The building became the property of Mary P. Moore, who resold it to confectioners Hawley & Hoops in November 1904.  In reporting the sale the Real Estate Record and Builders’ Guide noted “This is the old Tiffany factory property.”

The new owners commissioned architect Charles E. Reid to draw plans for $15,000 “worth of improvements.”  The Record and Guide reported these would include a five-story side extension “and several interior changes.”

John Savage Hawley was born in upstate New York, but had spent a great deal of time in Texas, Nevada and California.  He made a modest fortune in the lumber industry.  But when he returned to New York in 1870, he divested himself of his lumber interests and invested the funds in candy making with partner Herman Hoops. 

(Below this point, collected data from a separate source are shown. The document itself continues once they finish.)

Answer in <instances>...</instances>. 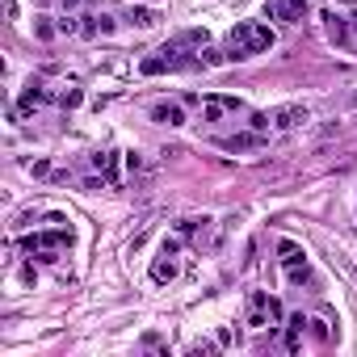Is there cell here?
Listing matches in <instances>:
<instances>
[{
  "instance_id": "cell-10",
  "label": "cell",
  "mask_w": 357,
  "mask_h": 357,
  "mask_svg": "<svg viewBox=\"0 0 357 357\" xmlns=\"http://www.w3.org/2000/svg\"><path fill=\"white\" fill-rule=\"evenodd\" d=\"M126 21L139 26V30H147V26H156V21H160V13H156V9H147V5H131V9H126Z\"/></svg>"
},
{
  "instance_id": "cell-19",
  "label": "cell",
  "mask_w": 357,
  "mask_h": 357,
  "mask_svg": "<svg viewBox=\"0 0 357 357\" xmlns=\"http://www.w3.org/2000/svg\"><path fill=\"white\" fill-rule=\"evenodd\" d=\"M59 5H64V13H76V9H80V0H59Z\"/></svg>"
},
{
  "instance_id": "cell-18",
  "label": "cell",
  "mask_w": 357,
  "mask_h": 357,
  "mask_svg": "<svg viewBox=\"0 0 357 357\" xmlns=\"http://www.w3.org/2000/svg\"><path fill=\"white\" fill-rule=\"evenodd\" d=\"M114 30H118V21L110 13H101V34H114Z\"/></svg>"
},
{
  "instance_id": "cell-11",
  "label": "cell",
  "mask_w": 357,
  "mask_h": 357,
  "mask_svg": "<svg viewBox=\"0 0 357 357\" xmlns=\"http://www.w3.org/2000/svg\"><path fill=\"white\" fill-rule=\"evenodd\" d=\"M278 252H282V265H286V269H294V265H307L302 248H298V244H290V240H282V244H278Z\"/></svg>"
},
{
  "instance_id": "cell-6",
  "label": "cell",
  "mask_w": 357,
  "mask_h": 357,
  "mask_svg": "<svg viewBox=\"0 0 357 357\" xmlns=\"http://www.w3.org/2000/svg\"><path fill=\"white\" fill-rule=\"evenodd\" d=\"M151 118H156L160 126H185V110H181V101H160V106H151Z\"/></svg>"
},
{
  "instance_id": "cell-14",
  "label": "cell",
  "mask_w": 357,
  "mask_h": 357,
  "mask_svg": "<svg viewBox=\"0 0 357 357\" xmlns=\"http://www.w3.org/2000/svg\"><path fill=\"white\" fill-rule=\"evenodd\" d=\"M55 30L59 26H50V17H34V34L38 38H55Z\"/></svg>"
},
{
  "instance_id": "cell-9",
  "label": "cell",
  "mask_w": 357,
  "mask_h": 357,
  "mask_svg": "<svg viewBox=\"0 0 357 357\" xmlns=\"http://www.w3.org/2000/svg\"><path fill=\"white\" fill-rule=\"evenodd\" d=\"M173 278H177V261H173V252H160V261L151 265V282H160V286H164V282H173Z\"/></svg>"
},
{
  "instance_id": "cell-16",
  "label": "cell",
  "mask_w": 357,
  "mask_h": 357,
  "mask_svg": "<svg viewBox=\"0 0 357 357\" xmlns=\"http://www.w3.org/2000/svg\"><path fill=\"white\" fill-rule=\"evenodd\" d=\"M59 106H64V110H76V106H80V88H68V93L59 97Z\"/></svg>"
},
{
  "instance_id": "cell-3",
  "label": "cell",
  "mask_w": 357,
  "mask_h": 357,
  "mask_svg": "<svg viewBox=\"0 0 357 357\" xmlns=\"http://www.w3.org/2000/svg\"><path fill=\"white\" fill-rule=\"evenodd\" d=\"M265 17L294 26V21H302V17H307V0H273V5H265Z\"/></svg>"
},
{
  "instance_id": "cell-20",
  "label": "cell",
  "mask_w": 357,
  "mask_h": 357,
  "mask_svg": "<svg viewBox=\"0 0 357 357\" xmlns=\"http://www.w3.org/2000/svg\"><path fill=\"white\" fill-rule=\"evenodd\" d=\"M332 5H357V0H332Z\"/></svg>"
},
{
  "instance_id": "cell-13",
  "label": "cell",
  "mask_w": 357,
  "mask_h": 357,
  "mask_svg": "<svg viewBox=\"0 0 357 357\" xmlns=\"http://www.w3.org/2000/svg\"><path fill=\"white\" fill-rule=\"evenodd\" d=\"M286 282H290V286H307V282H311V269H307V265H294V269H286Z\"/></svg>"
},
{
  "instance_id": "cell-5",
  "label": "cell",
  "mask_w": 357,
  "mask_h": 357,
  "mask_svg": "<svg viewBox=\"0 0 357 357\" xmlns=\"http://www.w3.org/2000/svg\"><path fill=\"white\" fill-rule=\"evenodd\" d=\"M349 30H353V26H349V17H345V13H336V9H328V13H324V34H328L336 46H349Z\"/></svg>"
},
{
  "instance_id": "cell-17",
  "label": "cell",
  "mask_w": 357,
  "mask_h": 357,
  "mask_svg": "<svg viewBox=\"0 0 357 357\" xmlns=\"http://www.w3.org/2000/svg\"><path fill=\"white\" fill-rule=\"evenodd\" d=\"M248 126L252 131H269V114H248Z\"/></svg>"
},
{
  "instance_id": "cell-8",
  "label": "cell",
  "mask_w": 357,
  "mask_h": 357,
  "mask_svg": "<svg viewBox=\"0 0 357 357\" xmlns=\"http://www.w3.org/2000/svg\"><path fill=\"white\" fill-rule=\"evenodd\" d=\"M307 324H311L307 316H290V320H286V349H290V353H298V345H302V332H307Z\"/></svg>"
},
{
  "instance_id": "cell-1",
  "label": "cell",
  "mask_w": 357,
  "mask_h": 357,
  "mask_svg": "<svg viewBox=\"0 0 357 357\" xmlns=\"http://www.w3.org/2000/svg\"><path fill=\"white\" fill-rule=\"evenodd\" d=\"M269 46H273V30L261 26V21H235L231 34H227V55L231 59H252Z\"/></svg>"
},
{
  "instance_id": "cell-12",
  "label": "cell",
  "mask_w": 357,
  "mask_h": 357,
  "mask_svg": "<svg viewBox=\"0 0 357 357\" xmlns=\"http://www.w3.org/2000/svg\"><path fill=\"white\" fill-rule=\"evenodd\" d=\"M257 143H261V135H235V139H227L223 147H227V151H244V147H257Z\"/></svg>"
},
{
  "instance_id": "cell-7",
  "label": "cell",
  "mask_w": 357,
  "mask_h": 357,
  "mask_svg": "<svg viewBox=\"0 0 357 357\" xmlns=\"http://www.w3.org/2000/svg\"><path fill=\"white\" fill-rule=\"evenodd\" d=\"M50 101V93H46V84H38V80H30L26 84V93H21V114H30V110H38V106H46Z\"/></svg>"
},
{
  "instance_id": "cell-4",
  "label": "cell",
  "mask_w": 357,
  "mask_h": 357,
  "mask_svg": "<svg viewBox=\"0 0 357 357\" xmlns=\"http://www.w3.org/2000/svg\"><path fill=\"white\" fill-rule=\"evenodd\" d=\"M307 118H311L307 106H282V110L269 114V126H278V131H294V126H302Z\"/></svg>"
},
{
  "instance_id": "cell-2",
  "label": "cell",
  "mask_w": 357,
  "mask_h": 357,
  "mask_svg": "<svg viewBox=\"0 0 357 357\" xmlns=\"http://www.w3.org/2000/svg\"><path fill=\"white\" fill-rule=\"evenodd\" d=\"M227 114H244L240 97H206L202 101V122H223Z\"/></svg>"
},
{
  "instance_id": "cell-15",
  "label": "cell",
  "mask_w": 357,
  "mask_h": 357,
  "mask_svg": "<svg viewBox=\"0 0 357 357\" xmlns=\"http://www.w3.org/2000/svg\"><path fill=\"white\" fill-rule=\"evenodd\" d=\"M265 311H269V320H273V324H282V320H286L282 302H278V298H269V294H265Z\"/></svg>"
}]
</instances>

When they moved their candy factory into the “splendid five-story building,” they were employing up to 800 workers and were among the largest confectioners in the nation.   The company’s candies were marketed under the brand name “A No. 1” and from here they produced “plain and decorated creams, marshmallows, plain and fine chocolate creams, premium mixed candy, peerless vanilla chocolate, cream almonds, pralines and macaroons.”   Little boys were especially fond of the chocolate cigars.

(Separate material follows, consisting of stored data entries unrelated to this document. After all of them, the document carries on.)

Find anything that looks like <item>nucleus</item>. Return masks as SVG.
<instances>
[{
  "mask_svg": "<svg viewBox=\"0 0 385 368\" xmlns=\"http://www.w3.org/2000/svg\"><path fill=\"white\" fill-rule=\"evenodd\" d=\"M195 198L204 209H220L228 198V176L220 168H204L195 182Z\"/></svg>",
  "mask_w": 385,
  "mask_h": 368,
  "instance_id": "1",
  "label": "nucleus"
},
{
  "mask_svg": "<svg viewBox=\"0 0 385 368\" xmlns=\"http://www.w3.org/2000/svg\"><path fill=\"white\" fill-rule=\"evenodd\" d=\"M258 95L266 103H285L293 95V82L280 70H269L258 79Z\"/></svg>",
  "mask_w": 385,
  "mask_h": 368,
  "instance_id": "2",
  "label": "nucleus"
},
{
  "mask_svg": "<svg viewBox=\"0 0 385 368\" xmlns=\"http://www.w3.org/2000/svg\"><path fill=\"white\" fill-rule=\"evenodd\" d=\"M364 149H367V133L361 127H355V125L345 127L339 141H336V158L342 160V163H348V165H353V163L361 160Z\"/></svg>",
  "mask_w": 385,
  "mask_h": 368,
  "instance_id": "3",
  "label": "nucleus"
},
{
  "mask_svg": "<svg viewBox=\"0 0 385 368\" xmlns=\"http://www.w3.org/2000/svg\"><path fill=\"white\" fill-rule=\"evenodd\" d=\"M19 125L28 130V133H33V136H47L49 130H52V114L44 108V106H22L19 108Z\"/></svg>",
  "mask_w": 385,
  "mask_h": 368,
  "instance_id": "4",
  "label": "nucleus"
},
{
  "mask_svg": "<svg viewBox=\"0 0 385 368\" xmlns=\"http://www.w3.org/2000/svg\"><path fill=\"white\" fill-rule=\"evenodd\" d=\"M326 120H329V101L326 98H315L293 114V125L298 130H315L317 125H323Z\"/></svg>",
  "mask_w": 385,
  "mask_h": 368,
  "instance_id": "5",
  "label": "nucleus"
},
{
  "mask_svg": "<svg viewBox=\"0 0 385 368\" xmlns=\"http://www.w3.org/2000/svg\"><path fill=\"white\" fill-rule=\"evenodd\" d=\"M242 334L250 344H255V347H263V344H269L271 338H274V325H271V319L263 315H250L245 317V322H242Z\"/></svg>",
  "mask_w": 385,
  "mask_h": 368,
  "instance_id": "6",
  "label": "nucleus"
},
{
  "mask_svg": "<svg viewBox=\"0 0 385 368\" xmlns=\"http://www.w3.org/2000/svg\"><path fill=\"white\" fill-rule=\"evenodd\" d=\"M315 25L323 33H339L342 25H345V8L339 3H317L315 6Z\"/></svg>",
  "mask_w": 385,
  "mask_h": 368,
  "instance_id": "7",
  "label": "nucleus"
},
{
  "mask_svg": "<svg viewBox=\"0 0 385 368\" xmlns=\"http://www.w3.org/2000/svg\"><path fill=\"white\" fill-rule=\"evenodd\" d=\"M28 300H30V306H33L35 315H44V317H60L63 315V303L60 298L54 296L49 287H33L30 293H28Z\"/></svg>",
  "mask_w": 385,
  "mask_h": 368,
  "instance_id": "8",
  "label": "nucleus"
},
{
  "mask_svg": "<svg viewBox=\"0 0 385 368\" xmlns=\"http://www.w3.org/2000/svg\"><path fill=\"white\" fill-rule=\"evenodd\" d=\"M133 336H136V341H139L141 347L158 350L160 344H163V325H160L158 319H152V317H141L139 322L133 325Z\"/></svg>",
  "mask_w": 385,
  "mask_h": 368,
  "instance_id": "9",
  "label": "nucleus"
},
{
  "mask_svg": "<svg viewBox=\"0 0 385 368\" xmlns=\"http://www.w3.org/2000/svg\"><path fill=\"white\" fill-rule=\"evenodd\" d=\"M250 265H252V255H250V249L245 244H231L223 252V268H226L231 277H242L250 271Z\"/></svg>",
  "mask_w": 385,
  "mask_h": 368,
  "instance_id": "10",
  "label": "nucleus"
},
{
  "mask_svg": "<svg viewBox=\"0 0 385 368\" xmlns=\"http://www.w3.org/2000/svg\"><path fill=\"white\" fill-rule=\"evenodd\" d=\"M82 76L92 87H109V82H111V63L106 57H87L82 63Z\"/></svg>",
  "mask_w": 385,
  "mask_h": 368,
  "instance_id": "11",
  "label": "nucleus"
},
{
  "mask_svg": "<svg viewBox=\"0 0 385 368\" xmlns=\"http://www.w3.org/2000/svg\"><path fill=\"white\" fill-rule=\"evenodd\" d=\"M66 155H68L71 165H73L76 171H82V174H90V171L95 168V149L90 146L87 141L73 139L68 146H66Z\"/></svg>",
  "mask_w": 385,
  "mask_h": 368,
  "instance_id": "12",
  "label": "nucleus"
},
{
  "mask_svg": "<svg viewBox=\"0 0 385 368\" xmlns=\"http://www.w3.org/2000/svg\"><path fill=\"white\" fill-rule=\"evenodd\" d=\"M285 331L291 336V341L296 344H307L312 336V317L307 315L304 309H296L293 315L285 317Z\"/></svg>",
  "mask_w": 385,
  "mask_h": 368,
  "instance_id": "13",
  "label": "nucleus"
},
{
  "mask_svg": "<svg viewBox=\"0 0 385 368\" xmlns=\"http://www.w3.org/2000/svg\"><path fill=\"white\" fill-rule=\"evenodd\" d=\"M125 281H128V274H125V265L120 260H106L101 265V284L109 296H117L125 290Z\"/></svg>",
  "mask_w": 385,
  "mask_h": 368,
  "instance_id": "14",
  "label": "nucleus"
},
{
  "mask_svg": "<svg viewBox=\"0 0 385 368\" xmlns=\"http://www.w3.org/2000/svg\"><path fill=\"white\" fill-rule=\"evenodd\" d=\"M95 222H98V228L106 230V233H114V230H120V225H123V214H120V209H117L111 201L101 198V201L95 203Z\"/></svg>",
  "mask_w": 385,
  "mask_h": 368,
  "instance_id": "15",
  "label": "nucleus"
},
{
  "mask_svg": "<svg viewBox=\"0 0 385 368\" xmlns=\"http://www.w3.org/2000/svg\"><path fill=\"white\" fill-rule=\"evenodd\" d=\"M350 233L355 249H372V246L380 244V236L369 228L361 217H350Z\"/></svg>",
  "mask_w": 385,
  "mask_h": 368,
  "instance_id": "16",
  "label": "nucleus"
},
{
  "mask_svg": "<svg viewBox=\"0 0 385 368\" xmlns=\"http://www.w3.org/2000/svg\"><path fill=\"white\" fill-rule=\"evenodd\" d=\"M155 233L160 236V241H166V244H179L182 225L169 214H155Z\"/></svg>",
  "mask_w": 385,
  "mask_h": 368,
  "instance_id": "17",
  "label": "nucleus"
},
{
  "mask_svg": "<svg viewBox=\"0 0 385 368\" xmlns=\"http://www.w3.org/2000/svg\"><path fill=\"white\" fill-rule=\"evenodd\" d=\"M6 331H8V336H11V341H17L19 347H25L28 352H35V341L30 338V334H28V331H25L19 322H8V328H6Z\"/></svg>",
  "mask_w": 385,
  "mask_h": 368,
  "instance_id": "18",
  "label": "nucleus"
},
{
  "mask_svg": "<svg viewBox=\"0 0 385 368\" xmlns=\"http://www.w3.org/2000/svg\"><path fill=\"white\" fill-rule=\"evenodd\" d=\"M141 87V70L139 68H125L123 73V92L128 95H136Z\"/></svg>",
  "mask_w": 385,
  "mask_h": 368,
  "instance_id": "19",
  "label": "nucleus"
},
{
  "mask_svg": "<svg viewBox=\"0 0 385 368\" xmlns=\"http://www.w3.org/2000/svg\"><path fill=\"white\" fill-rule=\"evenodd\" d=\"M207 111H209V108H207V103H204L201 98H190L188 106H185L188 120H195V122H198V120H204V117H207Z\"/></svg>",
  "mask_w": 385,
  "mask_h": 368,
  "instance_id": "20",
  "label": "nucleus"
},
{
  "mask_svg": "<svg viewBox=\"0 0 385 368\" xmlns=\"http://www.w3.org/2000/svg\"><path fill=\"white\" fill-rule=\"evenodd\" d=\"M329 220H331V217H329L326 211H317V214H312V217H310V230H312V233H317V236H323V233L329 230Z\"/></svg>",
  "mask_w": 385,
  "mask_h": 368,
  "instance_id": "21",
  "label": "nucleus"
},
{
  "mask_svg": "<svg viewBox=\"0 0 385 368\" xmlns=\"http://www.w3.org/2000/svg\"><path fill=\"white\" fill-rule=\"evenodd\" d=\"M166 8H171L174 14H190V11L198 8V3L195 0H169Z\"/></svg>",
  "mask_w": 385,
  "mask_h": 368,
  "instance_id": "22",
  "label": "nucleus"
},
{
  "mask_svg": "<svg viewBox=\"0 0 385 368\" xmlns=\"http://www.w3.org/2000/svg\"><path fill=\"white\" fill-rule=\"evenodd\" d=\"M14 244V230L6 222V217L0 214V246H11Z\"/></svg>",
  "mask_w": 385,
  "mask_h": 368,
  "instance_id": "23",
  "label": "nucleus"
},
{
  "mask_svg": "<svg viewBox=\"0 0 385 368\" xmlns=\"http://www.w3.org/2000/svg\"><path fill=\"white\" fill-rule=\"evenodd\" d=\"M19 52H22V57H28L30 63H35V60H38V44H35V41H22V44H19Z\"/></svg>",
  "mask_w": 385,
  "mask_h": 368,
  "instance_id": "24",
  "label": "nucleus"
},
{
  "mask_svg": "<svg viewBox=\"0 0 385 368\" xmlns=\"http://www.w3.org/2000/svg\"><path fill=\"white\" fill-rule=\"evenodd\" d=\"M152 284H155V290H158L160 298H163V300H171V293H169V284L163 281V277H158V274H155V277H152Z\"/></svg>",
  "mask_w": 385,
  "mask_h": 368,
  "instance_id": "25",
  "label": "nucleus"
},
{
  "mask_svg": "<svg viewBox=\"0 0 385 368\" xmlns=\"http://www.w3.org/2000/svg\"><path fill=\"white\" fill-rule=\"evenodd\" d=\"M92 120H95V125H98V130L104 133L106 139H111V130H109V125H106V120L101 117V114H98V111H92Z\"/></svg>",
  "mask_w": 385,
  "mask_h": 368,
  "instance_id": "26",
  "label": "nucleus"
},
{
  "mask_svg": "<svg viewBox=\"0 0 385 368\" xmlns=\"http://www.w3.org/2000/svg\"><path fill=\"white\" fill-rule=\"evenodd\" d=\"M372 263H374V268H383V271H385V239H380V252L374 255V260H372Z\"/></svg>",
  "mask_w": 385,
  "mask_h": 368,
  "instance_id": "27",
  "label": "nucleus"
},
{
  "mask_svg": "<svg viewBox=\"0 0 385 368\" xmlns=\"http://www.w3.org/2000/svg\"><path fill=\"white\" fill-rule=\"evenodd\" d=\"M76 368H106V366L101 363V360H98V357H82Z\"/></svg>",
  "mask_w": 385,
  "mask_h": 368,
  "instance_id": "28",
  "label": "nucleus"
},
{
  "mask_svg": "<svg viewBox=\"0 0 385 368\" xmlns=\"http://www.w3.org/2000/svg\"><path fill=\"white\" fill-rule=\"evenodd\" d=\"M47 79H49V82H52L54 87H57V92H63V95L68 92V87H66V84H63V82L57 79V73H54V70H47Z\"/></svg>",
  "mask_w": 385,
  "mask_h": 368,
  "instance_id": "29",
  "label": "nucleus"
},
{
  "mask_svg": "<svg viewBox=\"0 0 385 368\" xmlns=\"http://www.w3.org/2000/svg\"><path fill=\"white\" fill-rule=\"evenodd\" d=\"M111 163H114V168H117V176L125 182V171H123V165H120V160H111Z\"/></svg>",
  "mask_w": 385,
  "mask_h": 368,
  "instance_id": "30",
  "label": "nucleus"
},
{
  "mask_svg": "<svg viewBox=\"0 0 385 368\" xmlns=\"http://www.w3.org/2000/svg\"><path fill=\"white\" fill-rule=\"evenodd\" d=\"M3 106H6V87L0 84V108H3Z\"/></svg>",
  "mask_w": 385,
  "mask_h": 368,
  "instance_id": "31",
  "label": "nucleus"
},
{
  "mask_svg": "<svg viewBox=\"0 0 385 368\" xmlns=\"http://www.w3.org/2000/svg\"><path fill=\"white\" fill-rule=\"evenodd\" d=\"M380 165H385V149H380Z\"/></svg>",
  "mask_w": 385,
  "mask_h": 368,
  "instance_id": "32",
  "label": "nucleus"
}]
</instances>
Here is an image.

Hawley & Hoops brought in the latest in candy-making machinery, some of which John Hawley designed.  He was responsible for the pressing machines that embossed chocolates into shapes—buffaloes, violins, smoking pipes and lobsters, for instance.

Hawley & Hoops remained in business until 1952.  That year Forrest Mars purchased the operation, merging it with his M & M Mars candy company.

Throughout the decades Nos. 53-55 Prince Street would be home to a variety of small manufacturers and businesses.  Its history as the workplace of some of the world’s most expert silversmiths and designers was slowly forgotten.

Then, in 1982 as the Soho neighborhood was transformed by artists into one of galleries and studios, the upper floors were converted to “joint living-working quarters for artists” and the ground floor became an art studio and store.  The conversion was completed in 1985.

Today the handsome factory building is home to E. R. Butler & Co, manufacturers of architectural hardware.  The firm has sympathetically restored the façade, which appears much as it did when some of the world’s most sophisticated and expensive silver pieces were designed and manufactured here.